▸ **ASSIGNED TASK 1**:
In the article on the village of Parasrampur, how many households were counted in 2011?
▸ **ASSIGNED TASK 2**:
Summarize the article on the village of Parasrampur in two sentences.
▸ **ASSIGNED TASK 3**:
Pick up the article on the village of Parasrampur after its last sentence and keep writing.

[DOCUMENT SEGMENT Boundary: Start]

- Parasrampur Location in Uttar Pradesh, India
- Coordinates: 27°01′50″N 78°54′02″E﻿ / ﻿27.03043°N 78.90066°E
- Country: India
- State: Uttar Pradesh
- District: Mainpuri
- Tehsil: Karhal

Area
- • Total: 1.103 km^{2} (0.426 sq mi)

Population (2011)
- • Total: 711
- • Density: 645/km^{2} (1,670/sq mi)
- Time zone: UTC+5:30 (IST)

= Parasrampur, Barnahal =

Village in Uttar Pradesh, India

Parasrampur is a village in Barnahal block of Mainpuri district, Uttar Pradesh, India. As of 2011, it had a population of 711, in 118 households.

== Demographics ==
As of 2011, Parasrampur had a population of 711, in 118 households. This population was 54.1% male (385) and 45.9% female (326). The 0-6 age group numbered 86 (44 male and 42 female), or 12.1% of the total population. 199 residents were members of Scheduled Castes, or 28.0% of the total.

[DOCUMENT SEGMENT Boundary: End]
[PROVIDED DATA Boundary: Start]

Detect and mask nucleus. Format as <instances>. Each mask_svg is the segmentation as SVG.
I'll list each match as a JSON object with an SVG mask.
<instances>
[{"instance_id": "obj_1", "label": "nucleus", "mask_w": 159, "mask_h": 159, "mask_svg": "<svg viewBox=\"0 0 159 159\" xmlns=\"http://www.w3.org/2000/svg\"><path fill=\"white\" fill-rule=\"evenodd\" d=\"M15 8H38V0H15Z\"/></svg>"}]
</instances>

[PROVIDED DATA Boundary: End]

▸ **WRITTEN REPLY 1**:
118 households.

▸ **WRITTEN REPLY 2**:
Parasrampur is a village in Barnahal block of Mainpuri district, Uttar Pradesh, India, covering 1.103 km². In 2011 it had 711 residents in 118 households, of whom 54.1% were male, 12.1% were aged 0-6, and 28.0% belonged to Scheduled Castes.

▸ **WRITTEN REPLY 3**:
The 1961 census recorded Parasrampur as comprising 2 hamlets, with a total population of 238 people (134 male and 104 female), in 45 households and 31 physical houses. The area of the village was given as 276 acres.

== Infrastructure ==
As of 2011, Parasrampur had 1 primary school, 1 medical clinic, and 1 dispensary. Drinking water was provided by tap, hand pump, and tube well; there were no public toilets. The village had a public library, as well as at least some access to electricity for all purposes. There was no post office. Streets were made of both kachcha and pakka materials.